One of my favorite things about Teen Camp is always the Wednesday morning activity. On sleep in day, the staff always prepares an amazing surprise, which tends to become a spiritual highlight of the week. Last year, we looked at how people in some third-world countries live their lives by physically walking around camp “in their shoes”. However, this year, things got a little more introspective.
This year, students and staff walked barefoot around camp in a set of pre-ordered stations. Each station had a task that was going to make you think. The first station my group went to asked, “What is it that separates me from God?” After some time to think it over, we were asked to write down a word a phrase that symbolized the thing that separates us from God on the top of our feet with a washable marker.
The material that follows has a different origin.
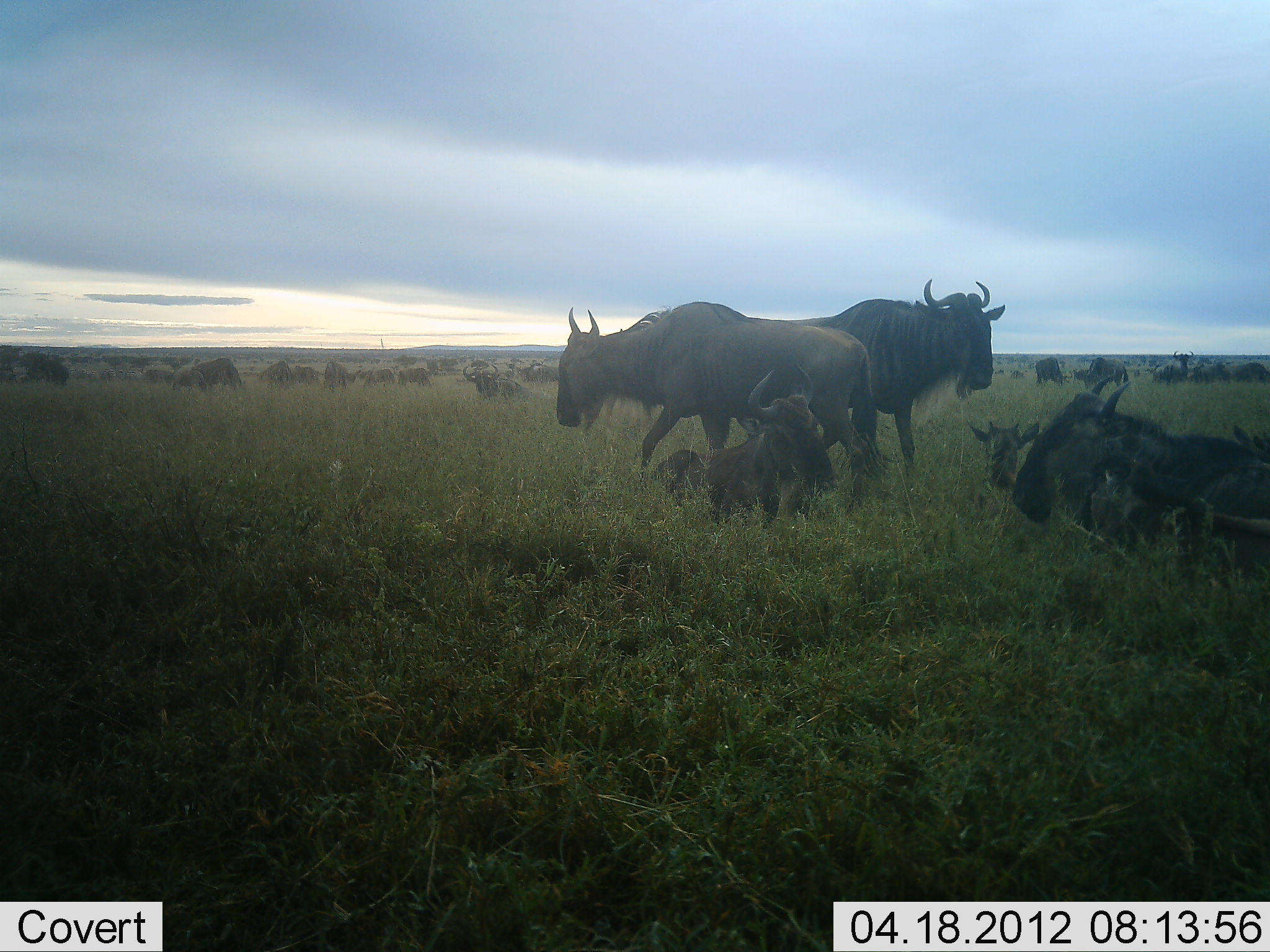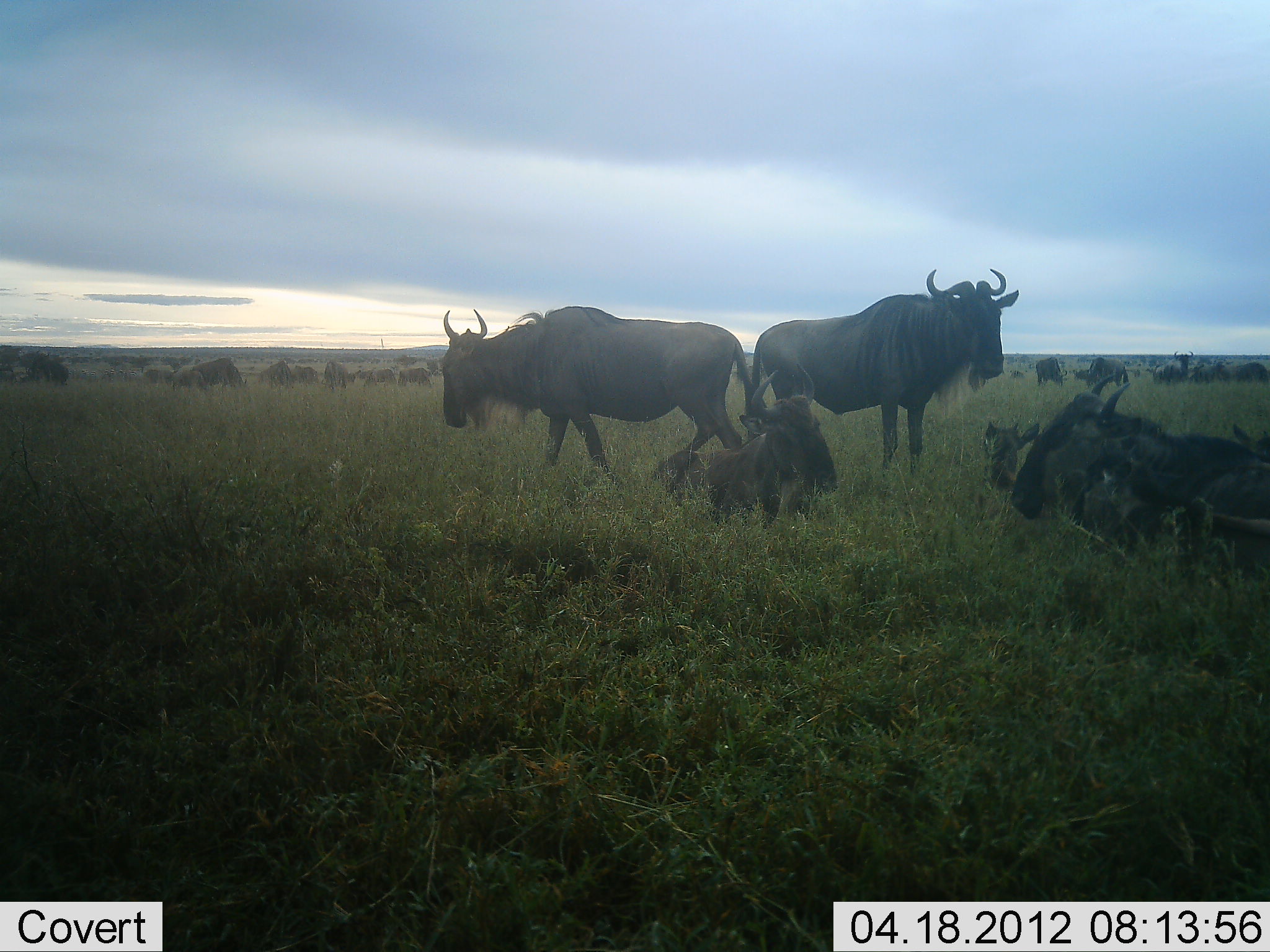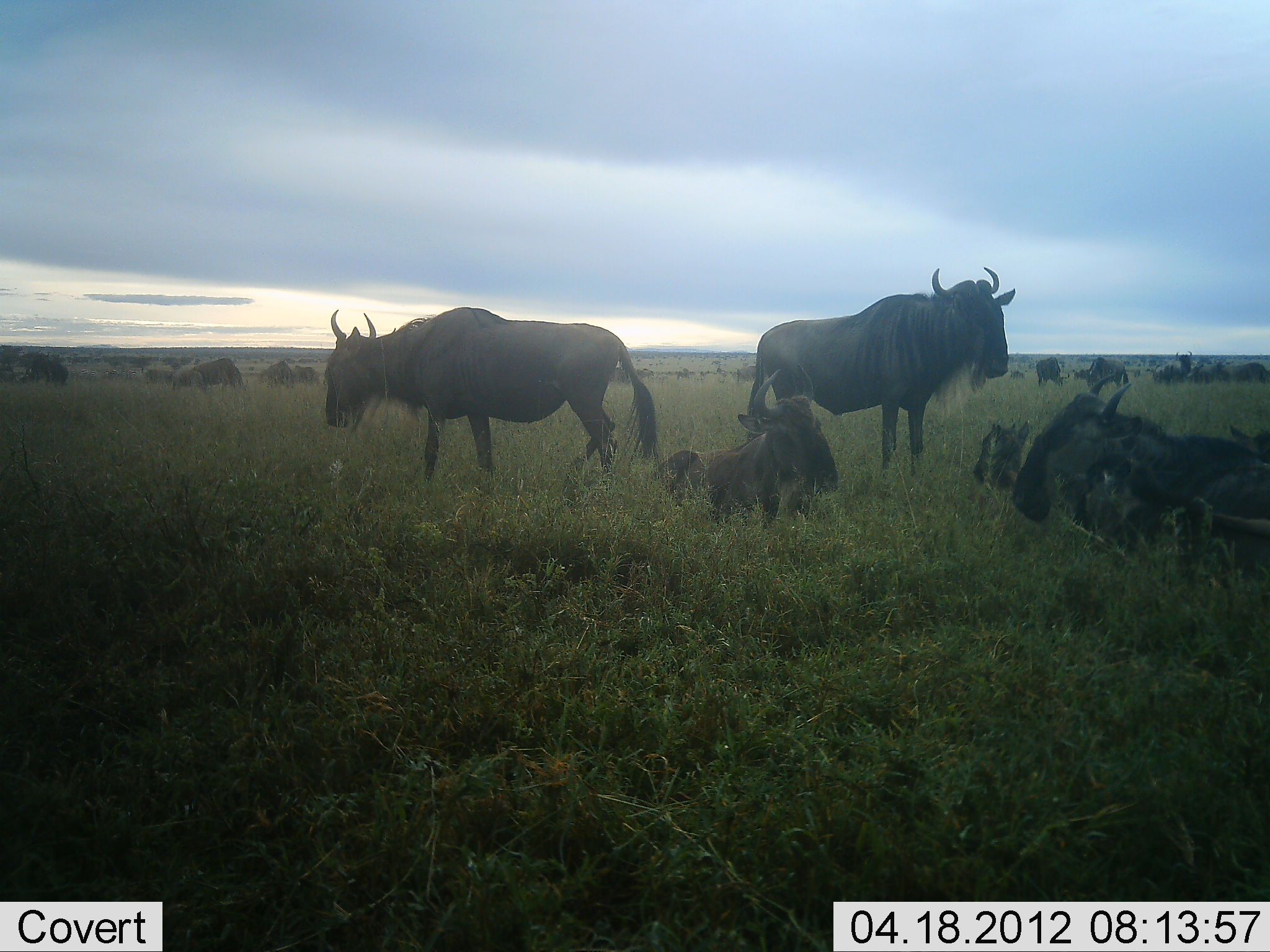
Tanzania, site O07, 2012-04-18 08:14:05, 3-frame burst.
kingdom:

The next station my group went to was a station that was asking us: “How do I see myself?” There, students were asked to grab a mask, and on the inside, they were to write three things they thought about themselves. It could have been positive, negative, or even neutral, but it had to be honest. On the outside of the mask, was the following Hebrew phrase: ahuvah. In the third station, we were asked to look at ourselves in mirrors for 10 minutes, thinking about how we, others, and Gods sees us.
After each group was finished with their third station, we all moved towards the beach. Set up at the beach were 9 chairs and 9 buckets of water. From there, counselors each took a spot at a chair, and had their students line up and began washing their feet.
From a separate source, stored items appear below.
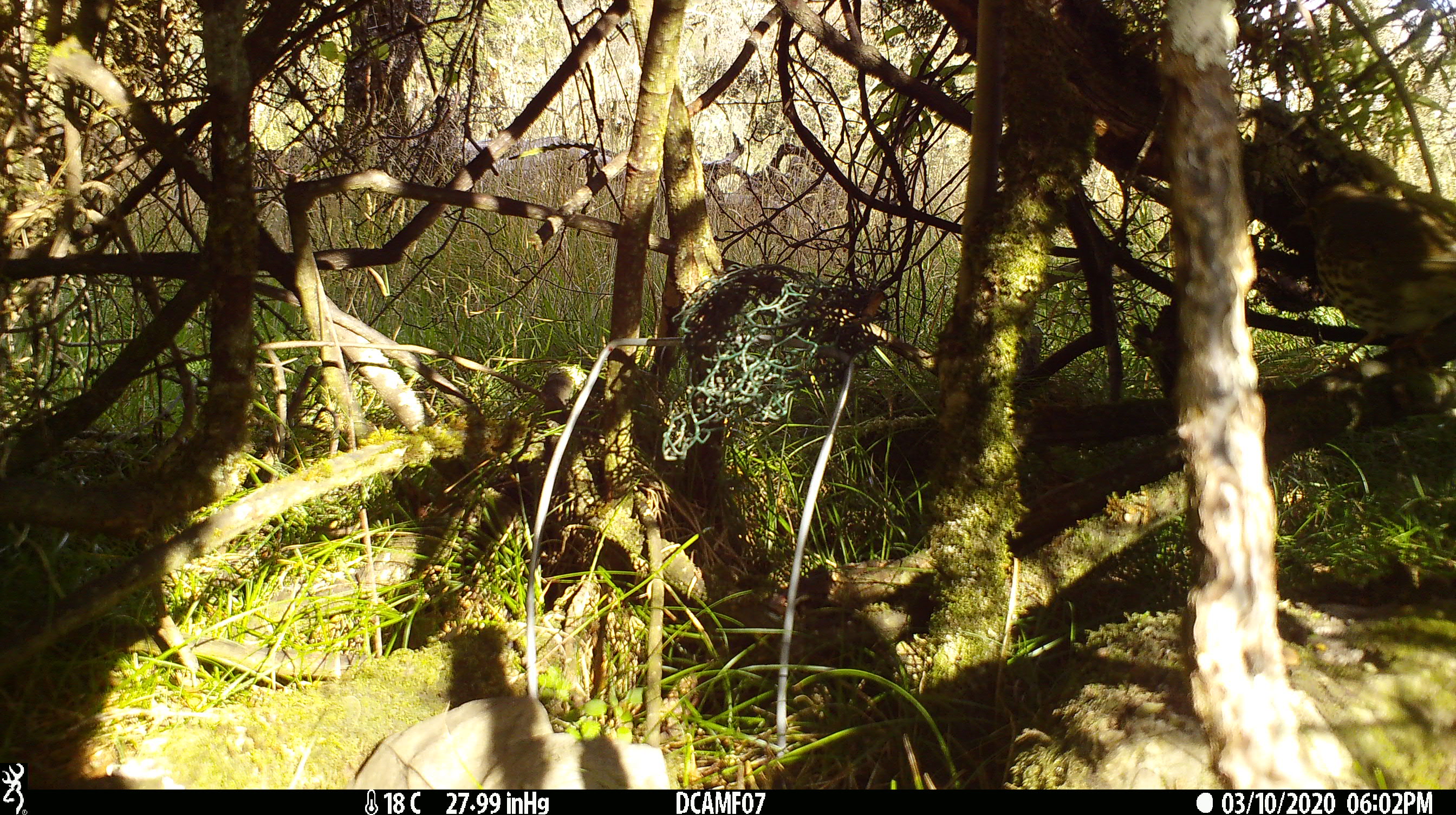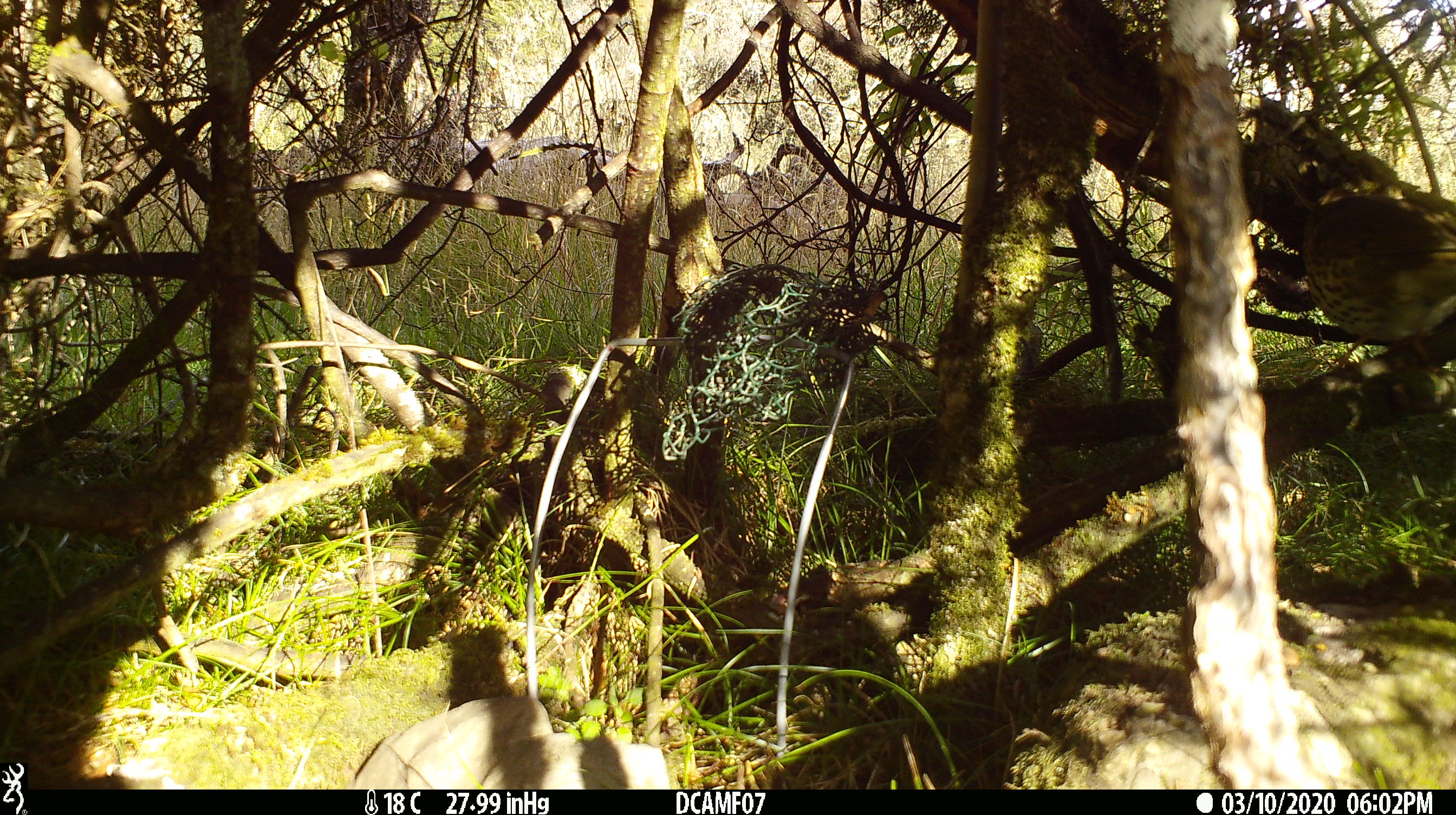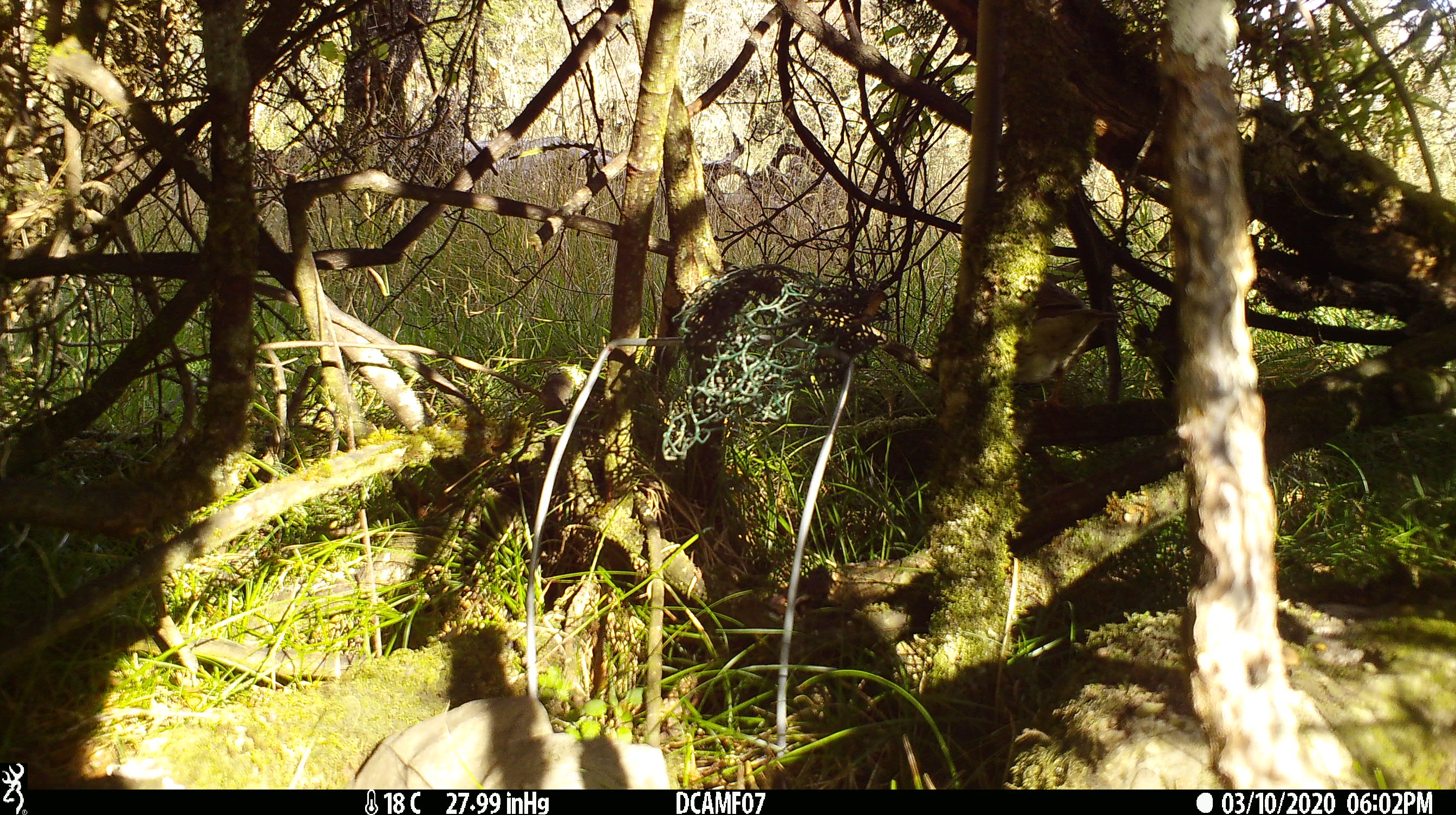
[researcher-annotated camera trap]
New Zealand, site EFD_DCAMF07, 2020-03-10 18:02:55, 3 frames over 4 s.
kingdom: Animalia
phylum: Chordata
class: Aves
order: Passeriformes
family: Turdidae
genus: Turdus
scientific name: Turdus philomelos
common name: song thrush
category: thrush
Thrush (song thrush) (Turdus philomelos).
This week, I have the privilege of serving as a Teen Camp counselor to some pretty wonderful senior high girls. I’ve seen foot washing so many times, and read about in the Bible. I’ve seen it at weddings, and even at camp before. Yet, for the first time, I was taking part in it.
Getting the chance to wash my camper’s feet was emotional. As I watched the words they had written on their feet earlier dissipate into the water, I felt closer to God and was able to see even a small, microscopic percent of how much He loved us. He humbled himself to come down into the earth, to bring us redemption. Because he loves us.
After the student’s feet were washed, we gathered around the flag pole in front of a giant cross. One of the teachers this week began to share a story about a 14th century painting that was done by a Russian artist. It’s called “The Trinity”, and it depicts three angels in a triangle to represent the Father, the Son, and the Holy Spirit. What some of the researchers who discovered the painting were trying to figure out was why the artist left glue residue right in the center of the painting. Their best guess? The artist had intended the painting to have a mirror affixed to it, right in the center of the Trinity. We asked the student’s to bring us their mirrors, and as they did, we began fixing them upon the cross.
You see, it doesn’t matter how we see ourselves, our how our friends, families, schools, or even sports teams view us. It doesn’t matter if we think we aren’t good enough. It doesn’t matter if we believe that God can’t really love us. You past doesn’t matter. Your failures don’t matter.
We are free to be because God calls us ahuvah. And you want to know what that means? Beloved. In Christ, our identity is a beloved, child of God. And that’s really all that matters, isn’t it?